La peine de mort au Japon : entendre les cris des condamnés et des surveillants pénitentiaires

Société

Sakamoto Toshio [Profil]

D’après une enquête d’Amnesty International, 18 pays ont appliqué la peine de mort en 2021. Le Japon en fait partie. Un ancien surveillant pénitentiaire devenu écrivain, qui a assisté à plusieurs exécutions, parle de la manière dont les choses se passent jusqu’au jour de l’exécution des condamnés et des émotions complexes créées par son ancien métier.

Les sentiments complexes des surveillants pénitentiaires

Quel est l’état d’esprit des surveillants pénitentiaires qui sont en contact avec les condamnés à mort ? J’ai posé la question à une de mes connaissances qui exerce ce métier. Voici sa réponse : « Comme il n’y a aucun traitement qui vise à la prise de conscience de ce qu’ils ont fait, je ne sais rien de ce qu’ils ressentent. Je veille à ne pas les irriter, je me conduis avec eux de la même manière que je toucherai un endroit sensible et enflé. En bref, je fais très attention à eux. »

À propos du fait qu’il y a un demi-siècle, les condamnés étaient informés de leur exécution la veille ou l’avant-veille, alors qu’aujourd’hui, c’est le jour même, ce surveillant pénitentiaire m’a dit que même s’il comprenait que cela ne pouvait changer dans l’immédiat, il estimait que si les condamnés étaient traités de manière plus fine, ce serait mieux de leur annoncer la veille.

Aujourd’hui, les condamnés à mort vivent dans un isolement total, dans des cellules individuelles. Ils sont surveillés 24 heures sur 24 par une caméra fixée au plafond, destinée à prévenir évasions et suicides. Cet équipement est considéré comme un dispositif de sécurité essentiel, car il permet de détecter très tôt des problèmes médicaux comme un accident vasculaire cérébral. Mais en 2018, un condamné détenu à la prison de Kumamoto a engagé des poursuites contre l’État. Il réclamait des dommages et intérêts pour l’atteinte à la vie privée que représentait cette surveillance vidéo permanente. Le tribunal de Kumamoto a reconnu que cette pratique était en partie illégale et a condamné l’État à lui payer des dommages et intérêts.
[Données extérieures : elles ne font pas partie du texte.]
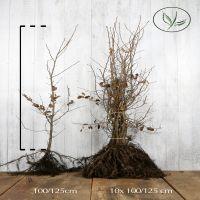 Valkopyökki Paljasjuuri 100-125 cm Erikoislaatu
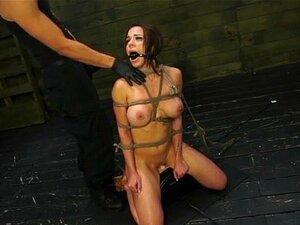 Kylie Rogue #1 Desgraça Sexual Super Grande Clitóris Sexualdiscrace. A Kylie Rogue é Uma Supah Dupah Fuhhhhreak Com Um Clítoris Marado Que Implora Para Ser Brincado! Os SheTs Também Têm Um Conjunto De Mamas Que Parecem Fantásticas, Amarradas Num Arnês De  Porn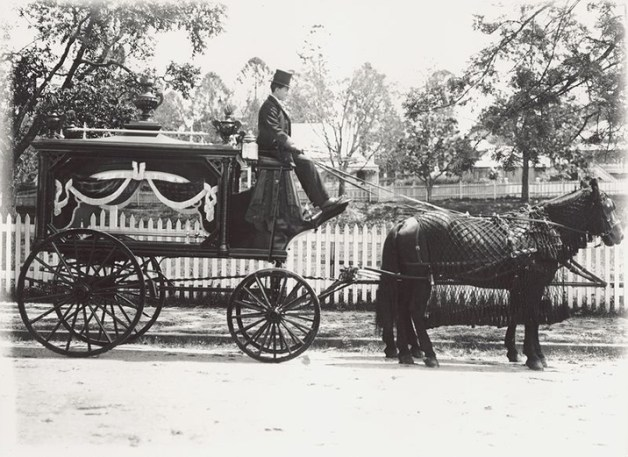 antique horse drawn hearse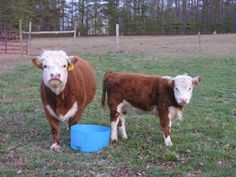 Miniature Herefords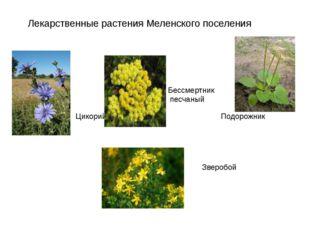 Лекарственные растения Меленского поселения Цикорий Бессмертник песчаный Подо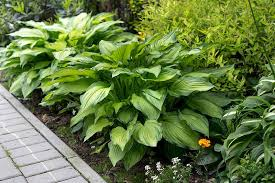 the 19 best hosta varieties for a shady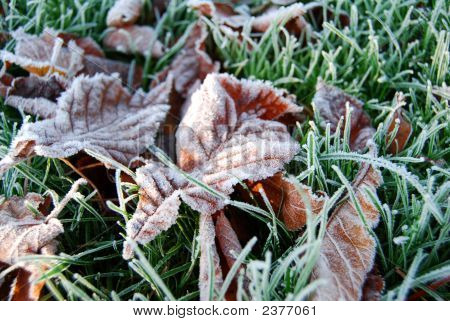 Frosty Leaves (Close)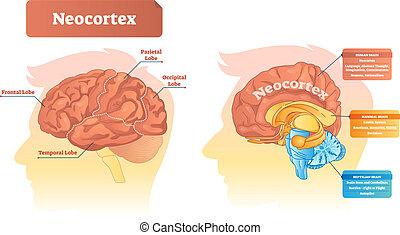 illustration., neocortex, vector, rotulado, functions., diagrama, ubicación
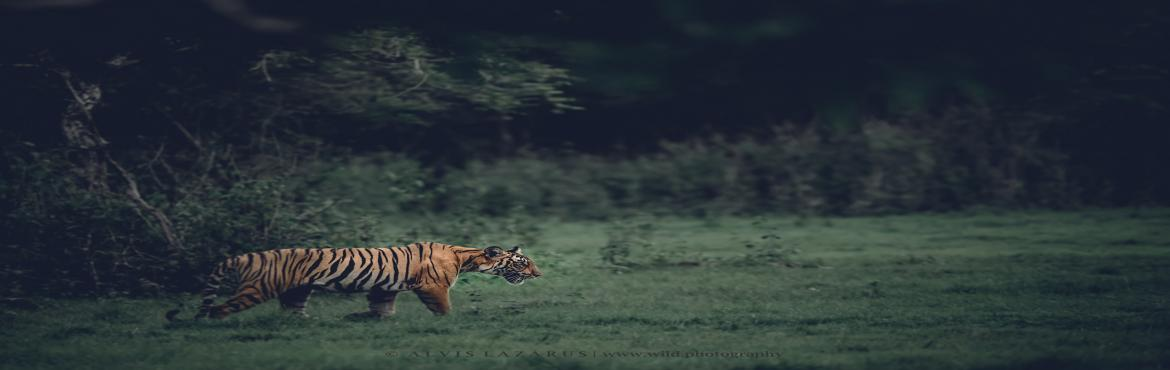 Book Online Tickets for Exclusive Wildlife Photography and Light, Bengaluru.  Learn Wildlife Photography | Enter the Awesome world of Wildlife    How to Start Wildlife Photography?  Types of Photography Know your Photography Kit Buying a Camera     Basics of Wildlife Photography  Know your Camera and Lens Learn
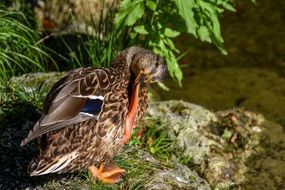 Mallard cleans feathers on a stone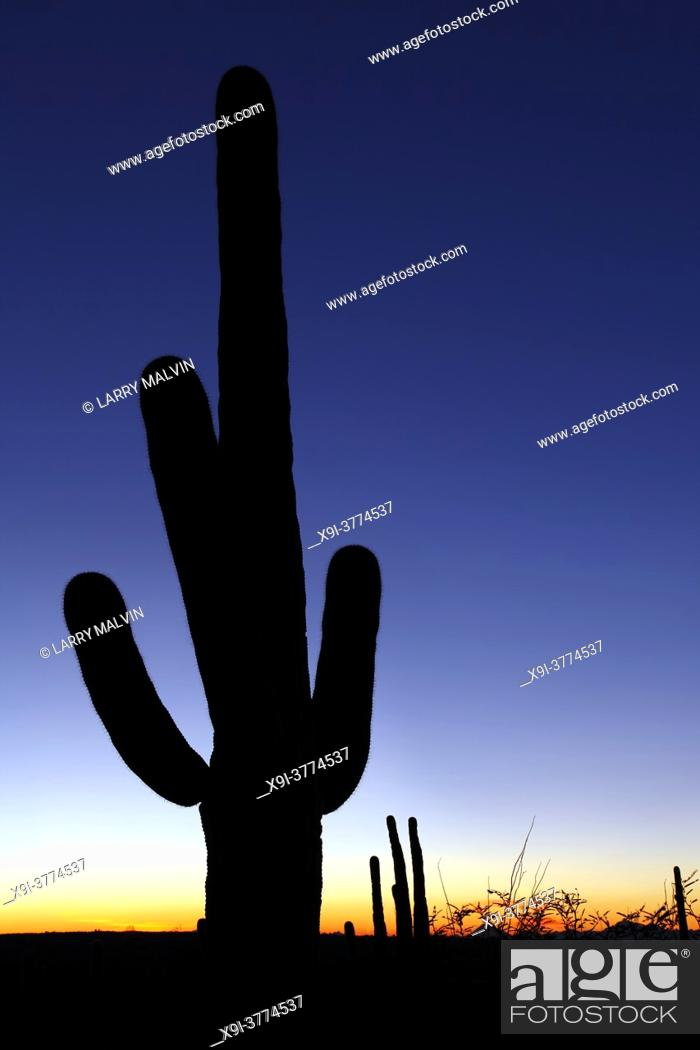 Stock Photo: Sunset with silhouetted saguaro cactus in Saguaro National Park.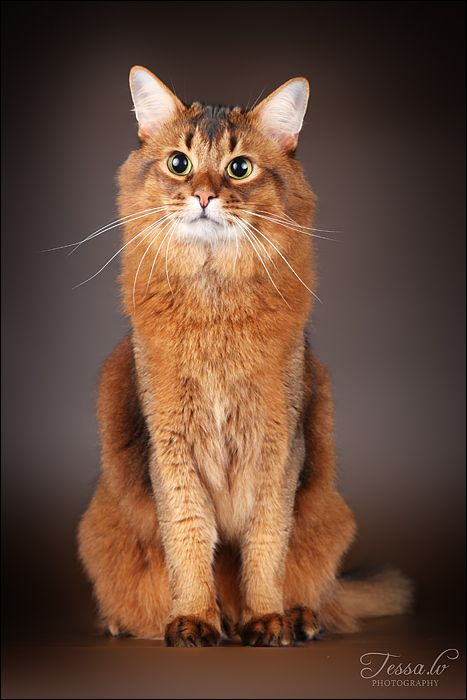 Somali. Basically a longer haired Abyssinian. Beautiful breed with fantastic personalities.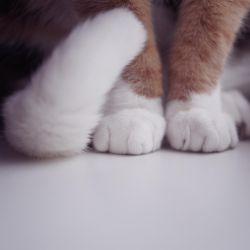 paws by KittenKayleigh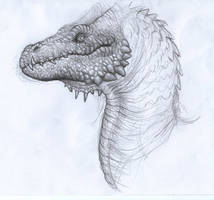 dragon sketch by BrokenMachine86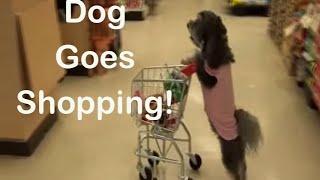 Ultimate Dog Tease Dog Goes Shopping!   (Full Length)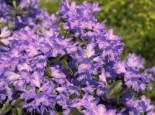 Rhododendron 'Azurwolke', 30-40 cm, Rhododendron russatum 'Azurwolke', Containerware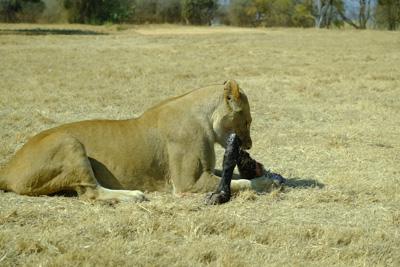1408 lionpark07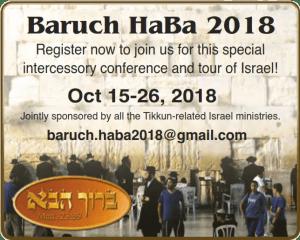 2018 Baruch Haba
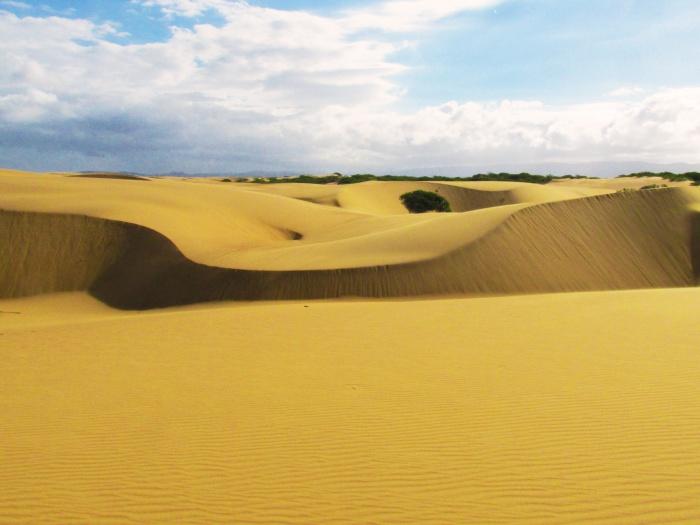 Medanos de Coro desert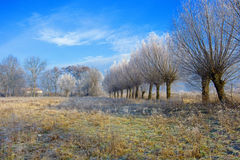 Trees covered by hoarfrost Stock Image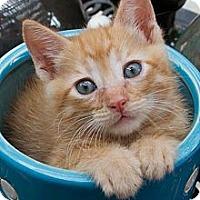 Adopt A Pet :: Freddy - Irvine, CA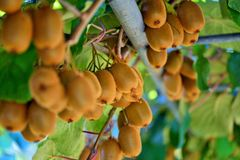 Kiwi vine. The kiwifruit, native to northern China, was first brought to and cultivated in New Zealand at the turn of the 20th century and was then known as the Stock Image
Le surveillant pénitentiaire commente en ces termes ce jugement : « Il faut garantir que les condamnés à mort soient en bon état physique et psychologique afin qu’ils puissent subir leur peine, et pour moi, les caméras sont nécessaires. »

Par le passé, plusieurs actions en justice ont été lancées pour contester la constitutionnalité de la pendaison qui serait un châtiment cruel, mais les tribunaux l’ont toujours jugée conforme à la Loi suprême. Il n’empêche que ce mode d’exécution n’a pas changé depuis 1873. Aux États-Unis, on est passé d’abord à la chaise électrique, puis à la chambre à gaz, et enfin à la mort par injection létale, pratique qui a aussi été adopté par la Thaïlande où les condamnés étaient autrefois fusillés par un peloton d’exécution. Au Japon, on n’a jamais envisagé de changer le mode d’exécution.

Il ne fait aucun doute que la peine de mort par pendaison fait peser sur les surveillants pénitentiaires un fardeau mental extrêmement important. Lorsque j’ai demandé au surveillant pénitentiaire ce qu’il pensait d’un changement du mode d’exécution, en lui parlant de la Thaïlande, il m’a répondu que pour lui, ce serait une bonne chose si le Japon aussi passait à l’injection létale, en ajoutant que la peine de mort par pendaison procurait à lui et à ses collègues l’indicible sentiment de culpabilité d’avoir eux-mêmes tué, une idée qui les marquait au plus profond d’eux-mêmes. Il m’a dit que des années plus tard, il continuait à rêver de ces moments. Tous les surveillants pénitentiaires ne le vivent peut-être pas de cette façon, mais je pense que beaucoup d’entre eux font leur métier en ayant des sentiments du même ordre.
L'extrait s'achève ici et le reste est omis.